Roses (Rosa sp.) are the quintessential garden plant. Their beautiful blooms come in many shades of pink, red, yellow, cream, white, and all the colors in between. Many are wonderfully fragrant and bloom from early summer to frost, forming colorful hips (fruit pods) in the fall. They make excellent cut flowers. The blooms make beautiful edible garnishes, can be dried for things like potpourri, and the hips are used to brew aromatic tea.
Many species are native to Asia, but some are native to Europe, North America, and even parts of northern Africa. These different species have been highly hybridized, creating hundreds of cultivars that make great additions to the landscape. Roses have been cultivated for centuries. They have served as a symbol of love and have been frequently referenced in art and literature ("A rose by any other name..."). The ancient Romans and Egyptians revered them, and their culture dates back 5,000 years in China. Roses are the state flower of Iowa, as well as New York, North Dakota, and Georgia, they are the floral emblem of the United States, and the national flower of England.
It's easy to see why we love roses. Learn more about the types of roses best suited for your garden and how to grow and care for them to keep them healthy and colorful all season.
Roses should be grown in a location that receives full sun (at least 6 hours of direct sunlight a day). When grown in too much shade, plants will not bloom as well and are more prone to certain diseases, such as powdery mildew.
Ideal soils are moist, well-drained, fertile, and loamy. Incorporating compost in the garden bed prior to planting or building a raised bed can help provide better soil conditions if soils are heavy, poorly drained, or infertile.

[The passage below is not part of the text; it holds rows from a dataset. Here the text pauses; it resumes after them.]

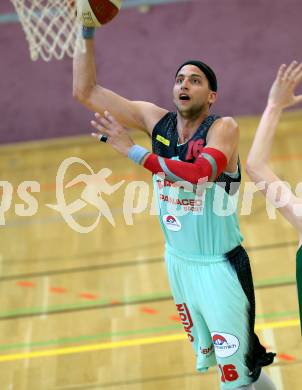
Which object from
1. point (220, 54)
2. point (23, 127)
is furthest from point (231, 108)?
point (23, 127)

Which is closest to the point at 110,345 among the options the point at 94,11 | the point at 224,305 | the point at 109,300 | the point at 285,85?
the point at 109,300

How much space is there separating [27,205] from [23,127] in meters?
2.47

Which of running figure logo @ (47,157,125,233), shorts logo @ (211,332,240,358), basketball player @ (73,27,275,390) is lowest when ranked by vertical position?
running figure logo @ (47,157,125,233)

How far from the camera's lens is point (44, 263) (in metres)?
9.75

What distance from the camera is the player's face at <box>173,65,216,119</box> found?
5520mm

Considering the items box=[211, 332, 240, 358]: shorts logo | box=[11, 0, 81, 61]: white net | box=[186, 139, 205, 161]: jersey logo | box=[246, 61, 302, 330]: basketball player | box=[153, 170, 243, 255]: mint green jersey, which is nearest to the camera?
box=[246, 61, 302, 330]: basketball player

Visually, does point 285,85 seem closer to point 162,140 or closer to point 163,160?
point 163,160

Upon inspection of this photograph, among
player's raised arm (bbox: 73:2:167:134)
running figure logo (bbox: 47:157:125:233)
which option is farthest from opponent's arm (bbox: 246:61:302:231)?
running figure logo (bbox: 47:157:125:233)

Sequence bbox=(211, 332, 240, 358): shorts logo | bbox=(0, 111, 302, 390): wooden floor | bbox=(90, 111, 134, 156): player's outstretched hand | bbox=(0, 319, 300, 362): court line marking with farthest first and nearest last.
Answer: bbox=(0, 319, 300, 362): court line marking < bbox=(0, 111, 302, 390): wooden floor < bbox=(211, 332, 240, 358): shorts logo < bbox=(90, 111, 134, 156): player's outstretched hand

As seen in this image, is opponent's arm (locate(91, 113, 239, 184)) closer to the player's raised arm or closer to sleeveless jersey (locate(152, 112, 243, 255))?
sleeveless jersey (locate(152, 112, 243, 255))

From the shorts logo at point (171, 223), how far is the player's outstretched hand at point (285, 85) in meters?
1.32

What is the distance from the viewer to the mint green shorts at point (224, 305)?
5.64 metres

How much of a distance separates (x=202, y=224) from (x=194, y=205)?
0.51ft

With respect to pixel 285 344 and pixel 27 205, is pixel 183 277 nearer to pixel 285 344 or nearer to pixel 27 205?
pixel 285 344
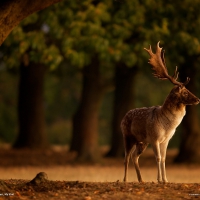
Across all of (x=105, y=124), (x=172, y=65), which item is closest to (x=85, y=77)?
(x=172, y=65)

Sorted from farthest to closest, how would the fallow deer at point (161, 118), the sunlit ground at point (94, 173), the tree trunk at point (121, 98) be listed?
the tree trunk at point (121, 98) → the sunlit ground at point (94, 173) → the fallow deer at point (161, 118)

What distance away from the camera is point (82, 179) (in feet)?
62.3

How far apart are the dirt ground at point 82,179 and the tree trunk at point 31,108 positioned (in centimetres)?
120

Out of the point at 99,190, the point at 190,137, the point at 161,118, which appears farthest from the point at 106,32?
the point at 99,190

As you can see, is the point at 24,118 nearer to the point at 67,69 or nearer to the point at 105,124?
the point at 67,69

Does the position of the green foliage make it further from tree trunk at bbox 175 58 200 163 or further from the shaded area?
the shaded area

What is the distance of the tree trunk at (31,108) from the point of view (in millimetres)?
31078

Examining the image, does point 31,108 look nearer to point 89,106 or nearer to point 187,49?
point 89,106

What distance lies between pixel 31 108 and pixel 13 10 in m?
19.2

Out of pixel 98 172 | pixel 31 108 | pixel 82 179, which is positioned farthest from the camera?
pixel 31 108

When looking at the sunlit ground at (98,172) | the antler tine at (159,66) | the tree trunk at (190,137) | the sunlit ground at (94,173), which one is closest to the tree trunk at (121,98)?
the sunlit ground at (98,172)

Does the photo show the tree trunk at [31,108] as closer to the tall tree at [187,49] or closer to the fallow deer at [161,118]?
the tall tree at [187,49]

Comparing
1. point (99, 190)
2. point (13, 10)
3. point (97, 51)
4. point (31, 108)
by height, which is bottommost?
point (99, 190)

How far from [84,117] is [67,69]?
1049 cm
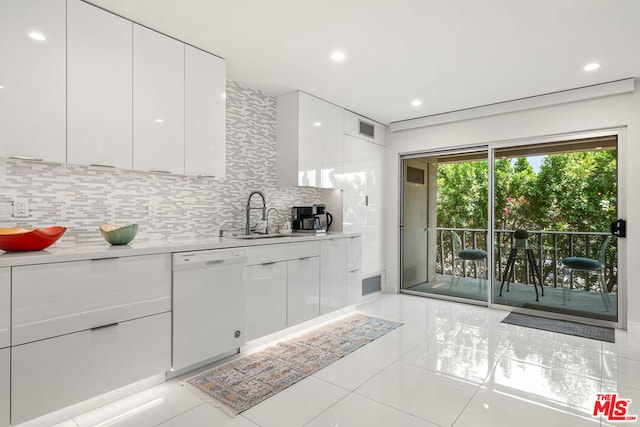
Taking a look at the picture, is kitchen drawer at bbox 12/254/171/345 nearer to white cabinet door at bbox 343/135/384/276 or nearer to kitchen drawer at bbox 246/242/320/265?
kitchen drawer at bbox 246/242/320/265

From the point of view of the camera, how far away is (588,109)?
3.69 m

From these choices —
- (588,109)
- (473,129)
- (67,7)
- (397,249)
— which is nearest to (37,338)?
(67,7)

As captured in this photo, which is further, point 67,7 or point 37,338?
point 67,7

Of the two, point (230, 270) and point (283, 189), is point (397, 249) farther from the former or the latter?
point (230, 270)

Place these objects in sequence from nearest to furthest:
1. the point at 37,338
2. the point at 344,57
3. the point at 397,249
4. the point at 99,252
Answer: the point at 37,338
the point at 99,252
the point at 344,57
the point at 397,249

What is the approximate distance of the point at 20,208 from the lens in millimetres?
2141

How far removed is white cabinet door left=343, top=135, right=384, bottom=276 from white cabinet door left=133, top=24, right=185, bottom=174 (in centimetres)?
226

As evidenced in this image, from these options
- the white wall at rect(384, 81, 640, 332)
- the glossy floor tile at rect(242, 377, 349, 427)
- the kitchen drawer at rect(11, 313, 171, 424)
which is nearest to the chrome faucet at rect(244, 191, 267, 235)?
the kitchen drawer at rect(11, 313, 171, 424)

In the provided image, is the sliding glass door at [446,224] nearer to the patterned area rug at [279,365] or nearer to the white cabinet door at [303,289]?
the patterned area rug at [279,365]

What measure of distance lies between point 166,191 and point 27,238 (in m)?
1.13

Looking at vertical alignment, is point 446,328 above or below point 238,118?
below

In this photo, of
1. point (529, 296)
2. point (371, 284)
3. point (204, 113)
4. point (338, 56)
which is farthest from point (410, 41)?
point (529, 296)

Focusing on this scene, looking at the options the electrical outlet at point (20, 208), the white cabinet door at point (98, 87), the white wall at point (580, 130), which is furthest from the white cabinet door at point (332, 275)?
the electrical outlet at point (20, 208)

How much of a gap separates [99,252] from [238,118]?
202 cm
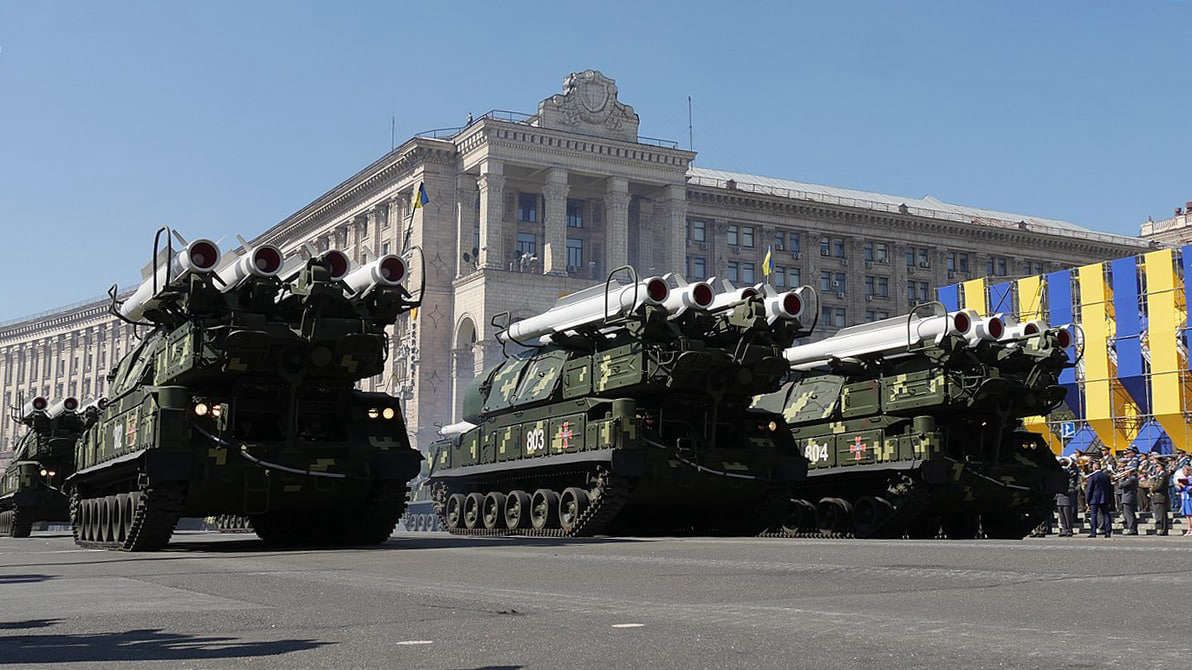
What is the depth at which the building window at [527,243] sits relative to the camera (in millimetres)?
84062

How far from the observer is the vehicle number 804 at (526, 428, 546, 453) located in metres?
24.4

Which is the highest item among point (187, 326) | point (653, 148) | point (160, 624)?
point (653, 148)

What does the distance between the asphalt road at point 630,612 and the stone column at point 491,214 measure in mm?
64206

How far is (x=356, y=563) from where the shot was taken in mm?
14422

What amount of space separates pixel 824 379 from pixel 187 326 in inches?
556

Modern roses, such as hybrid teas, floribundas, and grandifloras, require watering during hot, dry weather. The frequency depends upon weather conditions and soil type. In most gardens, a thorough watering every 7 to 10 days during dry weather is sufficient. If possible, apply the water directly to the soil around each plant. Overhead watering wets the foliage and increases disease problems. If overhead watering is unavoidable, morning is the best time to water roses. Morning applications allow the foliage to dry quickly.
Other types of roses, such as shrub or landscape roses, are more tolerant of less-than-ideal soil moisture conditions but will still bloom and grow best when they receive consistent moisture provided by the gardener or Mother Nature.
Natural or synthetic fertilizers in granular or liquid forms can be used on roses. Most natural fertilizers, like fish emulsion or composted manure, have a lower nutrient analysis and will have to be applied at a higher rate than synthetic fertilizers. Apply any fertilizer according to the label directions.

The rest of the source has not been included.